The Ministry of Social Development took the matter to the High Court, and it is reported that on 25 September 2018 Justice David Collins ruled that the use of fictitious names and signatures breached the right to natural justice because the beneficiary would be unable to challenge the members’ impartiality or their qualifications. The MSD argument that the health and safety of its BRC members was at risk if they used their correct names was rejected by Justice Collins.
It was a further example of a Ministry culture of acting unreasonably and unlawfully, contemptuously denying beneficiaries access to natural justice.
My final example is sourced from a 2018 interview between Radio New Zealand journalist Guyon Espiner and Alistair Russell, a spokesperson for Action Against Poverty. Alistair Russell characterised the culture within MSD as ‘toxic’ and described gatekeeping procedures at MSD offices, such as uniformed security guards and filtering processes used at reception as measures to deny people access to state assistance entitlements.

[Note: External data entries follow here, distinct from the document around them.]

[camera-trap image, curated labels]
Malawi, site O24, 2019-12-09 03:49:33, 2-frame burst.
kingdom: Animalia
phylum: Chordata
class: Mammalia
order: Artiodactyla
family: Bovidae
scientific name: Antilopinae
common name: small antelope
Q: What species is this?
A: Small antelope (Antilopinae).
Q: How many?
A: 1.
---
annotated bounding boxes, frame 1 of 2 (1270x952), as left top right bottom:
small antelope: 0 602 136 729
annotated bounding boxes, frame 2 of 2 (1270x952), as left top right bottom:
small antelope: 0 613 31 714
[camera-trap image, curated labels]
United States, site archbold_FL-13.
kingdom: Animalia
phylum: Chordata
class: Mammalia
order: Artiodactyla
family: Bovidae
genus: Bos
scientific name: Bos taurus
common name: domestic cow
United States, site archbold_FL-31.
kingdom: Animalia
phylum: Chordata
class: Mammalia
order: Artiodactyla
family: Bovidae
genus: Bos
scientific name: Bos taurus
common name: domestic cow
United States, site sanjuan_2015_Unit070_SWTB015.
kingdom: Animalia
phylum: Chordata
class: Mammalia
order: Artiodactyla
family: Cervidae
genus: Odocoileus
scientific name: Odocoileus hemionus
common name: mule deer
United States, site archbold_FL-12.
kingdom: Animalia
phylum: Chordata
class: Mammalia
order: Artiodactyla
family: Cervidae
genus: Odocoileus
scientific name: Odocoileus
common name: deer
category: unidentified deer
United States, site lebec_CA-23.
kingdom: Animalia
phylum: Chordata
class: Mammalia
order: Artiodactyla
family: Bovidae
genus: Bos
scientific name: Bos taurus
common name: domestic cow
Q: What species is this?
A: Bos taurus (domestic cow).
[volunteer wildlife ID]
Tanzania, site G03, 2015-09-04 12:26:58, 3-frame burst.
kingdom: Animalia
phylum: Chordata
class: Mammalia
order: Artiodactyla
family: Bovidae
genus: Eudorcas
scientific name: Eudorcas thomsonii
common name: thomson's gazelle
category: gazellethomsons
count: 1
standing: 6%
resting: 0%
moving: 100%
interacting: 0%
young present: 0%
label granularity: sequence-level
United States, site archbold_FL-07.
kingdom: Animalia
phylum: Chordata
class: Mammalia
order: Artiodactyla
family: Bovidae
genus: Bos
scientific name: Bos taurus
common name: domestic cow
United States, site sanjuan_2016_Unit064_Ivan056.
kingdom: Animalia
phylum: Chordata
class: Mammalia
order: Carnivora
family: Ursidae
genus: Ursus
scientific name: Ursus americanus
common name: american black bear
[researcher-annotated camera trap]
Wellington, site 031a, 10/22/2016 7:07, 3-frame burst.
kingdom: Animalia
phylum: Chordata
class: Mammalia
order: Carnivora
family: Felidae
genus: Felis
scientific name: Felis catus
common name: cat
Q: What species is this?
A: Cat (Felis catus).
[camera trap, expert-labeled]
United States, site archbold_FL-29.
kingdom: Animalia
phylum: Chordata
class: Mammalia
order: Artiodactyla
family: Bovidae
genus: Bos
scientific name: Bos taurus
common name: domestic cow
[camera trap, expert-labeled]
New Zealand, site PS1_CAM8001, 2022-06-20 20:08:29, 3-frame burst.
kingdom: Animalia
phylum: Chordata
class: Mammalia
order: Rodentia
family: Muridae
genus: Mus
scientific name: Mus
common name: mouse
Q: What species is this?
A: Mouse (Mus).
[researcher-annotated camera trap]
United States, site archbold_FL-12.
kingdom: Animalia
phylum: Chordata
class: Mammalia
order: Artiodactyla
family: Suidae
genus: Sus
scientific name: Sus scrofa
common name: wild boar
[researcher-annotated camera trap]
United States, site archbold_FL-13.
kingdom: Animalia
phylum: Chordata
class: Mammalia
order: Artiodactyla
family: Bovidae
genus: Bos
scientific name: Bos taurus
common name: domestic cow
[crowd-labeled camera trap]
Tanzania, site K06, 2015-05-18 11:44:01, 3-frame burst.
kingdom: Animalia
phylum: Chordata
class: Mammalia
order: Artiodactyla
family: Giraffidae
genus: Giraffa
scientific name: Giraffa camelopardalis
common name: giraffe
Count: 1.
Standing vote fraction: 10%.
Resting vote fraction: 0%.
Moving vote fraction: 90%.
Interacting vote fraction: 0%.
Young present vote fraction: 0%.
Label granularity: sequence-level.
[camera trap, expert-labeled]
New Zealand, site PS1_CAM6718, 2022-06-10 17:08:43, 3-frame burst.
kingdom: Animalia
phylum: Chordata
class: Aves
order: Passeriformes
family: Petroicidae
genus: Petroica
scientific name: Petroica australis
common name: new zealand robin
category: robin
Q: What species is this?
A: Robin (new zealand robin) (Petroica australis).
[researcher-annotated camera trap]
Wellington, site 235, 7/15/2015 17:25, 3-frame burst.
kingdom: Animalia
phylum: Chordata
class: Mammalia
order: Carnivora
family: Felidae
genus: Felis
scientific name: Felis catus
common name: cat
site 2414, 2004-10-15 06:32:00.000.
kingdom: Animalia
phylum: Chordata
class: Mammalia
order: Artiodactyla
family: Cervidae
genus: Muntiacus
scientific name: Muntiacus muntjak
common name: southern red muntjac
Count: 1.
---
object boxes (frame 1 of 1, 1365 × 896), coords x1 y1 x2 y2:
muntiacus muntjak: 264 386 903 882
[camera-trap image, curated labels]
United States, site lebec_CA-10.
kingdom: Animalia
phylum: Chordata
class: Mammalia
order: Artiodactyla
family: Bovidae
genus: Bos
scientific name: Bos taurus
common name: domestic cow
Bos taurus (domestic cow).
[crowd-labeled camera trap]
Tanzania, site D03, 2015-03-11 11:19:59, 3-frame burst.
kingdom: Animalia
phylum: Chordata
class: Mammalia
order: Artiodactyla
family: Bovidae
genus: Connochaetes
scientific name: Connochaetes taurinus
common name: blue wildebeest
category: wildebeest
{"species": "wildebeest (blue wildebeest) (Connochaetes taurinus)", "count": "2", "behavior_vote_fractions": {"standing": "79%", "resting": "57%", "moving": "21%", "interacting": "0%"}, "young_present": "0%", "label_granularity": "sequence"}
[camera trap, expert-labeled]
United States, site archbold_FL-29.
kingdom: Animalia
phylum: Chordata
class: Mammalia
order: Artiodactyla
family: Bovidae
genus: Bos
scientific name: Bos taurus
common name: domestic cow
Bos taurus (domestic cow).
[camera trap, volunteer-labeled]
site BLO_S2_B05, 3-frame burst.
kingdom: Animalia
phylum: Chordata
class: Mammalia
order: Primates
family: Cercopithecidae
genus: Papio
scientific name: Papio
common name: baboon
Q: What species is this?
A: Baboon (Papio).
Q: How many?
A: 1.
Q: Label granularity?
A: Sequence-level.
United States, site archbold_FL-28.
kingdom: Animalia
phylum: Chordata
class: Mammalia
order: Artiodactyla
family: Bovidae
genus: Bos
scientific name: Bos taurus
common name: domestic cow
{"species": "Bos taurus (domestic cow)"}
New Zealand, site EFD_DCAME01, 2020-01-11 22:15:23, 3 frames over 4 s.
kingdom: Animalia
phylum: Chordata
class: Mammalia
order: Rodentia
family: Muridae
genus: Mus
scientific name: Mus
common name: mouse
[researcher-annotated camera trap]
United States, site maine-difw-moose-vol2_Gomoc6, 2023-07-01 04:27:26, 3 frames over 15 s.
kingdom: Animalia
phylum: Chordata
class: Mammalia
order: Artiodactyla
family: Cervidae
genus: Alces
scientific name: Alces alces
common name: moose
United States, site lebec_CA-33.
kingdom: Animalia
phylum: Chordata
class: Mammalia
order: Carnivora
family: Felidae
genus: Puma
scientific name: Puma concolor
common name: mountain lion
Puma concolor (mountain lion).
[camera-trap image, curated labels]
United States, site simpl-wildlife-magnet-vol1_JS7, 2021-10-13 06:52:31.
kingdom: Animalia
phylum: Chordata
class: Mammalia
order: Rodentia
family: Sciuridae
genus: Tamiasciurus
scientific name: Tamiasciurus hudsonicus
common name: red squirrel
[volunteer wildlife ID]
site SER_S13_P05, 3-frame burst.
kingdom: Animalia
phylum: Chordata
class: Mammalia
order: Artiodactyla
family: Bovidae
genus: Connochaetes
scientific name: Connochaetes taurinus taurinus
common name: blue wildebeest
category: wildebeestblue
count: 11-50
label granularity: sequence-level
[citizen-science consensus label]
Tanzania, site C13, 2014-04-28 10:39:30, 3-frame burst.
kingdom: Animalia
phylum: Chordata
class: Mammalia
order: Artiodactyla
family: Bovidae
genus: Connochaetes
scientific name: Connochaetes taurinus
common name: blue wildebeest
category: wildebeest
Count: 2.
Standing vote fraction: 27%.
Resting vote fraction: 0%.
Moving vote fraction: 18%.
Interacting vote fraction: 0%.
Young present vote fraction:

Russell said the toxic culture makes the needy “feel humiliated and embarrassed.” He said the MSD had “twenty reasons” to sanction people, to punish them, to stop or reduce their benefits, to give them thirteen-week stand-downs.
The erection of barriers, the hardening of environments, the use of gatekeepers and the restrictions on freedom of movement into MSD offices will not ultimately address and resolve the fundamental question, why does animosity exist between the Ministry and its clients?
Security is as much about the protection of values, including human dignity, as about the provision of a secure environment for physical safety.
The challenge for the security industry, and in particular security consultants, is to dig deeper into the causes of harm, identify the triggers that lead to abusive and threatening behaviour and to have the courage to tell clients when their organisation’s culture is a contributing factor.
An organisation that condones judgemental attitudes by staff towards its clients, putting policies and procedures above the welfare of beneficiaries, embarrassing and humiliating those who seek state assistance and adopting processes based on winning at all costs, will forever be an organisation with physical barriers between itself and its clients.
Was convicted murderer Russell John Tully a man who had reached breaking point, a man who had, as reported in the local press, returned to Ashburton suffering a serious illness, a man who had nothing to lose? Did MSD analyse those tragic events from the perspective of whether the Ministry’s culture was a contributing factor. If so, why does a ‘toxic culture’ that tolerates humiliation and disrespect continue to exist within the Ministry today?
As James Baldwin stated, “the most dangerous creation of any society is the man who has nothing to lose.”
Richard Wortley argues that for the provoked offender, “situations provide the impetus to offend… They are reactors to the immediate environment.” Relieving the precipitators may be “sufficient to prevent offending.”
The challenge for the security industry, and in particular security consultants, is to dig deeper into the causes of harm, identify the triggers that lead to abusive and threatening behaviour and to have the courage to tell clients when their organisation’s culture is a contributing factor.